Надя сквозь дверь слышала эти выкрики. В декабре должна была состояться новая выставка ее рисунков, и мама, как всегда, была против. Она отвечала коротко, глухо. Надя не слышала, что именно она говорила, но было понятно, что она против. Наверное, опять напоминает отцу про слезы, что у всех детей слезы – это слезы, светлая водичка, а у их дочери – общественное событие…
Слезы… О ее первой выставке в МГУ корреспондент написал в газете «Известия» не рецензию на рисунки, а о том, что она заплакала: «В МГУ должна была состояться встреча автора с посетителями выставки, но она не получилась. Увидев переполненный зал, автор растерялся, расплакался и убежал».
Надю не предупредили о выставке, а прямо ввели в зал. Она увидела свои рисунки на стенах, толпу незнакомых людей, кинулась к отцу, уткнулась ему в колени. Студенты сразу в несколько рук потянули ее за юбочку, желая оторвать от отца. Она заплакала и, вырвавшись из рук студентов и отца, убежала в коридор.
Эти слезы дочери, о которых к тому же написали в газете, навсегда сделали маму противницей всяких выставок. Она тревожилась за Надю. Она боялась, что девочка слишком много сил тратит на все эти выставки, встречи, на поездки в мастерские художников. Она боялась, что Надя, не выдержит, сорвется и завалит десятый класс.
Отец перестал бегать из кухни в комнату, он стал бегать из кухни в прихожую. Голос его сделался резким, хорошо слышным на лестничной площадке. Надя торопливо спрыгнула с лестницы, несколько раз нажала звонок. Дверь тотчас же открылась. На лице Николая Николаевича была улыбка, приготовленная для гостей, соседей. Но пришла Надя, и улыбка стала искренней, радостной.
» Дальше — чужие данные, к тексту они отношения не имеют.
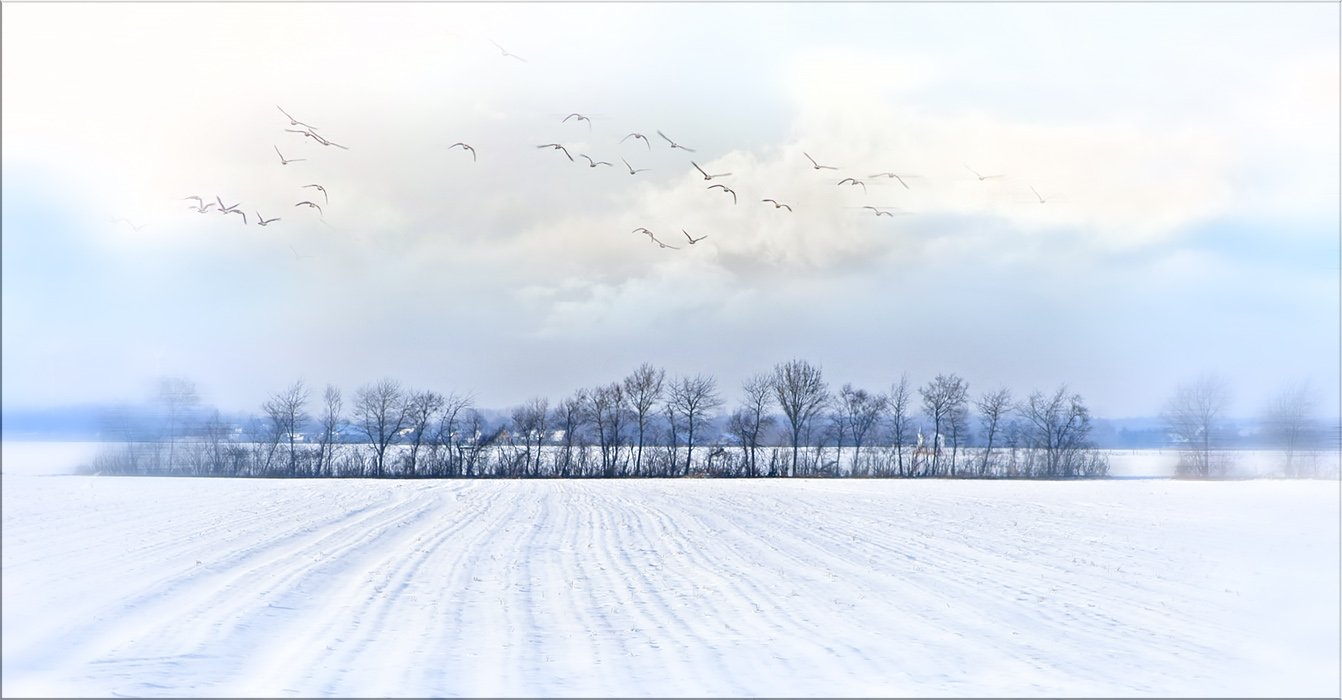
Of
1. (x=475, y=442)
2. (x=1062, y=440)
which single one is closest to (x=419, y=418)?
(x=475, y=442)

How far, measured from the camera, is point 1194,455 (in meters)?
51.8

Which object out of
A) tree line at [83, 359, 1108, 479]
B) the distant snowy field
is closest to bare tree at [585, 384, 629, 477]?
tree line at [83, 359, 1108, 479]

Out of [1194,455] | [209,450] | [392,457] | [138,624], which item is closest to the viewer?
[138,624]

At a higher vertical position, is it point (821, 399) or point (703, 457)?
point (821, 399)

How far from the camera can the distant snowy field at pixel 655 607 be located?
812cm

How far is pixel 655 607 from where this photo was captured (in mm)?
11664

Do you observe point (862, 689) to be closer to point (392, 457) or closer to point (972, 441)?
point (392, 457)

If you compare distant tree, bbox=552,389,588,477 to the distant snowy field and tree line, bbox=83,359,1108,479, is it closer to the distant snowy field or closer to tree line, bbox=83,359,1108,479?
tree line, bbox=83,359,1108,479

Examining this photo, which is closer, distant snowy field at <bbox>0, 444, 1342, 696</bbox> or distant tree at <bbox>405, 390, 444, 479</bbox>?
distant snowy field at <bbox>0, 444, 1342, 696</bbox>

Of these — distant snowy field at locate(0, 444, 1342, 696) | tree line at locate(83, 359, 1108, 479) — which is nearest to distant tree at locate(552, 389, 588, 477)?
tree line at locate(83, 359, 1108, 479)

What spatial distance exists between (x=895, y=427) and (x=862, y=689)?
3125 inches

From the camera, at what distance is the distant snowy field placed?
26.7 feet

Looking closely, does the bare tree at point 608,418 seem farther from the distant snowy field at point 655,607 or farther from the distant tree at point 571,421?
the distant snowy field at point 655,607

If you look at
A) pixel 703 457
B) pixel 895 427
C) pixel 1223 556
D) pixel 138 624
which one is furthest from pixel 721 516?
pixel 895 427
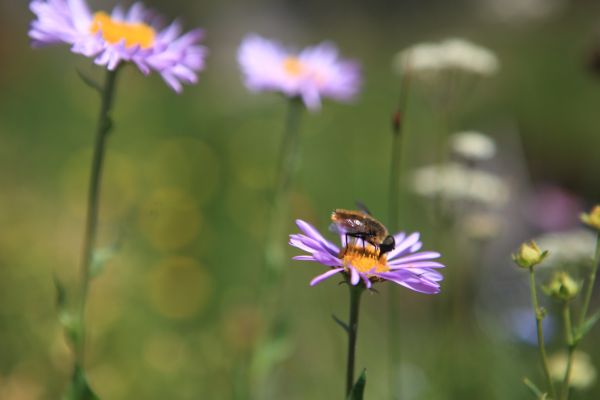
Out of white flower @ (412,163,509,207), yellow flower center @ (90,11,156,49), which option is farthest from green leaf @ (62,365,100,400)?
white flower @ (412,163,509,207)

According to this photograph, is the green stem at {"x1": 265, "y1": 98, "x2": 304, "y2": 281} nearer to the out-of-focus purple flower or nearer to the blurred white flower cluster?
the blurred white flower cluster

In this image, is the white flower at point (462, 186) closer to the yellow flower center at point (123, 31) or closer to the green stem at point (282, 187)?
the green stem at point (282, 187)

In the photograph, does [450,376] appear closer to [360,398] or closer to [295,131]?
[295,131]

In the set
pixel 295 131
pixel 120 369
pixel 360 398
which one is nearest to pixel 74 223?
pixel 120 369

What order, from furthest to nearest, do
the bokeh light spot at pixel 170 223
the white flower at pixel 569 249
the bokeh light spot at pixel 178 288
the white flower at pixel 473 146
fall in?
the bokeh light spot at pixel 170 223 → the bokeh light spot at pixel 178 288 → the white flower at pixel 569 249 → the white flower at pixel 473 146

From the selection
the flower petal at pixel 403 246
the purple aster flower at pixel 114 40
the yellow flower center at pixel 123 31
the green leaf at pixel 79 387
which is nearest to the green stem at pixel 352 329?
the flower petal at pixel 403 246

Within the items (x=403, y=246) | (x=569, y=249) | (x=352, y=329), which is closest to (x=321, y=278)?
(x=352, y=329)

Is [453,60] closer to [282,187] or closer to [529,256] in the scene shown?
[282,187]
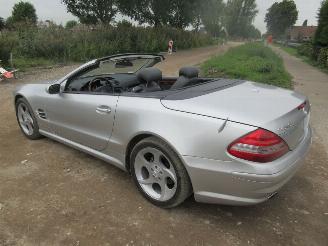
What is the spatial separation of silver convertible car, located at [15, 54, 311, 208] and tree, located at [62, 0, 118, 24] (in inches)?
762

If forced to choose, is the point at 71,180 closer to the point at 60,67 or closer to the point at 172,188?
the point at 172,188

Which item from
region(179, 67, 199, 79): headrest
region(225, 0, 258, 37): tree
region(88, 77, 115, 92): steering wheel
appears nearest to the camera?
region(179, 67, 199, 79): headrest

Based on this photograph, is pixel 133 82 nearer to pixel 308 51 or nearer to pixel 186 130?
pixel 186 130

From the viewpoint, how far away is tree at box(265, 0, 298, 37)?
83.2 m

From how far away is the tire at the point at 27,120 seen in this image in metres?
4.91

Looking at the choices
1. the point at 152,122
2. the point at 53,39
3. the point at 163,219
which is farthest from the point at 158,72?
the point at 53,39

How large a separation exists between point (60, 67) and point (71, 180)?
39.2 ft

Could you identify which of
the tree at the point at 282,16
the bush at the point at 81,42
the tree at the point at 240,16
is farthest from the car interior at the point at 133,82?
the tree at the point at 282,16

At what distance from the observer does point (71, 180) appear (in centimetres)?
389

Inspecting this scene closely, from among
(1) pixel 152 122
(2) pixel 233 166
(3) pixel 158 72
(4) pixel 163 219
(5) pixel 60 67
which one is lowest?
(5) pixel 60 67

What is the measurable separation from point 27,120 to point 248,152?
3.69m

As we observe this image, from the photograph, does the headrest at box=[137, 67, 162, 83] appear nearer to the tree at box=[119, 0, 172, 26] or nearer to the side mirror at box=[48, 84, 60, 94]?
the side mirror at box=[48, 84, 60, 94]

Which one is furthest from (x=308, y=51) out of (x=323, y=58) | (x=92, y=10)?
(x=92, y=10)

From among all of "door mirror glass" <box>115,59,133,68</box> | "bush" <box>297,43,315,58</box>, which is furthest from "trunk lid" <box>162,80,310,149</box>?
"bush" <box>297,43,315,58</box>
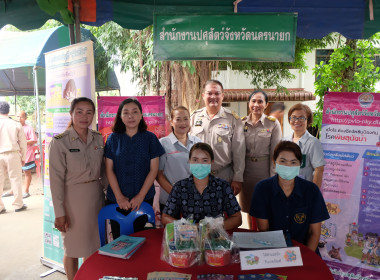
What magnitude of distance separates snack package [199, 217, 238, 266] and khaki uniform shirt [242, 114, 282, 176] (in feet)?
5.88

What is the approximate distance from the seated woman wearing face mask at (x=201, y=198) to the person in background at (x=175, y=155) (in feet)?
2.09

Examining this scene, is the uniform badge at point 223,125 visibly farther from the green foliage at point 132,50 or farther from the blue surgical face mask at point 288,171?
the green foliage at point 132,50

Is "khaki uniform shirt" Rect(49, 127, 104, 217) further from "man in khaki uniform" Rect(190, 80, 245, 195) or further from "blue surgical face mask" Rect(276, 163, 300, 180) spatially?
"blue surgical face mask" Rect(276, 163, 300, 180)

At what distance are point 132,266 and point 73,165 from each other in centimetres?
125

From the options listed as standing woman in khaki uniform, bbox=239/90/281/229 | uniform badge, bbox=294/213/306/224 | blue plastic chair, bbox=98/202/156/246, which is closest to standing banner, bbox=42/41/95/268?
blue plastic chair, bbox=98/202/156/246

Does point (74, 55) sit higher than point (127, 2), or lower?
lower

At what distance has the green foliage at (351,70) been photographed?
5527 mm

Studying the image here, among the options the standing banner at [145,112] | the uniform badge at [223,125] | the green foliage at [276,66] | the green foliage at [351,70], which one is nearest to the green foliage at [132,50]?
the standing banner at [145,112]

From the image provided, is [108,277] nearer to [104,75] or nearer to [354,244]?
[354,244]

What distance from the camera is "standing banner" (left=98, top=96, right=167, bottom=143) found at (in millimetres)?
3689

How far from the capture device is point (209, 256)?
1.56 m

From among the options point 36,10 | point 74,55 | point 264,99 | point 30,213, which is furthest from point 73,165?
point 30,213

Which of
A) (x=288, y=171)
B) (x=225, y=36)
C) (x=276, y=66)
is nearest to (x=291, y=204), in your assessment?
(x=288, y=171)

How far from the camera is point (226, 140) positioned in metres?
3.23
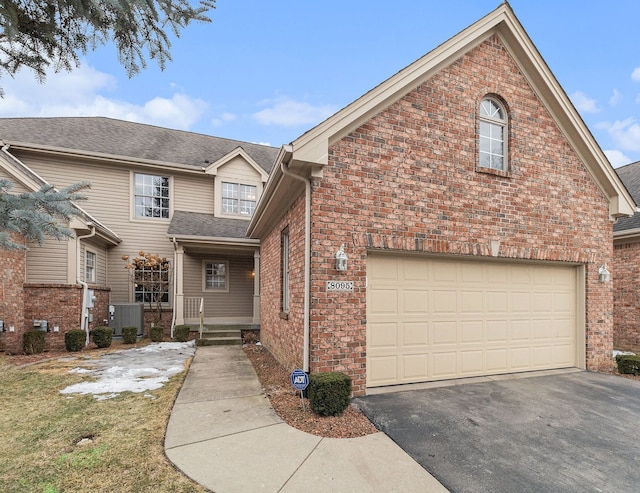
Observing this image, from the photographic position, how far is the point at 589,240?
7.63 meters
– Надюшка, сейчас обедать будем. Мама против твоей выставки, я не знаю, что делать, я уже окантовал работы, – и, повернувшись к маме, делая дочь своей союзницей, ехидно напомнил жене: – Ты балерина! Ты отказалась бы от аплодисментов? Танцевала бы перед зеркалом и сама себе в зеркале кланялась бы. Почему же ты хочешь, чтобы Надюшка отказалась от аплодисментов, когда она их заслуживает больше, чем некоторые академики?
– Не надо, папа, опять ты! – сказала Надя.
Она прошла к себе в комнату, села за стол и сразу принялась рисовать. Отец продолжал что-то говорить в коридоре, в кухне. Потом, не в силах успокоиться, заглянул в комнату дочери.
– Рисуй, рисуй, Надюшка, мы не будем ругаться. Сейчас будем обедать. Я что-то вкусненькое принес.
Они закрылись в кухне, и отец шепотом продолжал ссориться с женой. Голоса мамы не было слышно.
Надя прислушивалась и думала: хочет она или не хочет, чтобы новая выставка состоялась? Отец окантовал, дал названия, подготовил к выставке ее детские рисунки «Кактус и розочка», «Кентавренок», «Сиренки идут в школу», «Октябрята – дружные ребята» и другие такие же, щенячий восторг. Ему надо, чтобы она и сейчас так рисовала, а она не хочет. Она повзрослела. А новые рисунки к «Мастеру и Маргарите» он не понимает, говорит: «Почему ты рисуешь такую чепуху?» Ну, не такими словами, конечно, но по смыслу получается – «чепуху».
Надя пыталась понять себя в самую серьезную минуту жизни, когда она не пошла в двадцать первый кабинет из страха, что ей запретят рисовать. Если она хочет все-таки, чтобы выставка состоялась, то для чего? Для того, чтобы о ней еще раз написали в газетах? Или для чего? Своей подруге Ленке Гришиной Надя говорила: «Я не рисую, я – рифмую». Сейчас, рисуя в новых очках, которые, кажется, вполне ее устраивали, она подумала, что это было слишком красиво сказано и неправда. Она не может не рисовать, как не может не дышать. Рисунки, и детские совсем, и новые, – это ее жизнь. Как же можно не рисовать и говорить вместо дышу – рифмую?
Снова заглянул отец, позвал ужинать.
– Сейчас, – сказала Надя.
Она закончила рисунок, вышел все тот же портрет человека без возраста: удлиненное лицо, печально и в то же время остро глядящие глаза. Она искала образ «Мастера», усталого, мудрого, но едва начинала водить машинально фломастером по бумаге, как память ей подсовывала черты одного и того же человека, которого она не могла забыть ни руками, ни глазами.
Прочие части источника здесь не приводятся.